◆ TO DO:
Retype the material in full, keeping every word the same.

◆ INFORMATION PROVIDED:
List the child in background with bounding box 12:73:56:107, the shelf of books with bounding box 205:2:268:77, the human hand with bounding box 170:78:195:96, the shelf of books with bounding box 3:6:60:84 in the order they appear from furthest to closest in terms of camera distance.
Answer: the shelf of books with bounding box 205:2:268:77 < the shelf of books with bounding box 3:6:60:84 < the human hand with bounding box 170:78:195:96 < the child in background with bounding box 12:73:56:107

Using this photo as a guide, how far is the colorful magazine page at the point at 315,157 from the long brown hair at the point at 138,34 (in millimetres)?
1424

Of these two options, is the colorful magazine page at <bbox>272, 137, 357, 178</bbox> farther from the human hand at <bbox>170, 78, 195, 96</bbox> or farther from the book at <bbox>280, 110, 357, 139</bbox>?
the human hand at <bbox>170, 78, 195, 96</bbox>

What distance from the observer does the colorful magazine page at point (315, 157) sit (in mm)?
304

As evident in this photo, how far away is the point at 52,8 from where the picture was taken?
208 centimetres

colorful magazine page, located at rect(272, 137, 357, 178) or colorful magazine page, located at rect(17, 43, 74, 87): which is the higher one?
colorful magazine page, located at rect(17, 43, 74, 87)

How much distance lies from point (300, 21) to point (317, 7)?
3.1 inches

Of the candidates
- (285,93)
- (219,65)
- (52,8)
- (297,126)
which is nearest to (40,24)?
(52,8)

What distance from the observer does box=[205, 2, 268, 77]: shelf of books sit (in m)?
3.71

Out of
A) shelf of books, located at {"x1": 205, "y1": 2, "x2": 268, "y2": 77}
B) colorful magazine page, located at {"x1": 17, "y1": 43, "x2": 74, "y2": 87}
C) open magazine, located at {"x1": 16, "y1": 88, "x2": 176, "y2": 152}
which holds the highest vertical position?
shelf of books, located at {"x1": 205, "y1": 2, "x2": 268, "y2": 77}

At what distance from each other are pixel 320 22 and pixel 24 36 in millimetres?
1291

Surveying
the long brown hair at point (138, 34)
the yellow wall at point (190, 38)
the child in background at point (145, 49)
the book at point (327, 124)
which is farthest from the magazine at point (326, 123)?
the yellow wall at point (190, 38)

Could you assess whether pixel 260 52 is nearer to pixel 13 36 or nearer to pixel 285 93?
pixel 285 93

◆ SOLUTION TO THIS TASK:
List the child in background with bounding box 12:73:56:107, the shelf of books with bounding box 205:2:268:77, the human hand with bounding box 170:78:195:96, the shelf of books with bounding box 3:6:60:84 in the order they appear from furthest to closest in terms of camera distance.
Answer: the shelf of books with bounding box 205:2:268:77 < the shelf of books with bounding box 3:6:60:84 < the human hand with bounding box 170:78:195:96 < the child in background with bounding box 12:73:56:107

Using this photo as a guide, how far is the colorful magazine page at the point at 315,157 from the long brown hair at the point at 138,34 (in millimetres)?
1424

Of these two options, is the colorful magazine page at <bbox>272, 137, 357, 178</bbox> farther from the human hand at <bbox>170, 78, 195, 96</bbox> or farther from the book at <bbox>280, 110, 357, 139</bbox>?
the human hand at <bbox>170, 78, 195, 96</bbox>

What distance from the observer does the colorful magazine page at point (315, 157) sit (in mm)?
304

As evident in this photo, how far away is the point at 52,8 from where the picture was taken?
208 centimetres

colorful magazine page, located at rect(272, 137, 357, 178) or colorful magazine page, located at rect(17, 43, 74, 87): which is the higher one?
colorful magazine page, located at rect(17, 43, 74, 87)

How much distance lies from point (300, 21) to point (317, 7)?
3.1 inches

Of the candidates
- (285,93)
- (219,65)
- (52,8)
- (297,126)
which is nearest to (40,24)?
(52,8)

What distance from the observer does box=[205, 2, 268, 77]: shelf of books sit (in m)?
3.71

Out of
A) shelf of books, located at {"x1": 205, "y1": 2, "x2": 268, "y2": 77}
B) colorful magazine page, located at {"x1": 17, "y1": 43, "x2": 74, "y2": 87}
C) open magazine, located at {"x1": 16, "y1": 88, "x2": 176, "y2": 152}
which holds the highest vertical position?
shelf of books, located at {"x1": 205, "y1": 2, "x2": 268, "y2": 77}

At what distance from each other are pixel 320 22 and pixel 24 36 in millimetres?
1291

Surveying
the long brown hair at point (138, 34)
the yellow wall at point (190, 38)
the child in background at point (145, 49)
the book at point (327, 124)
which is farthest from the magazine at point (326, 123)?
the yellow wall at point (190, 38)

Could you assess whether pixel 260 52 is nearer to pixel 13 36 or nearer to pixel 285 93?
pixel 285 93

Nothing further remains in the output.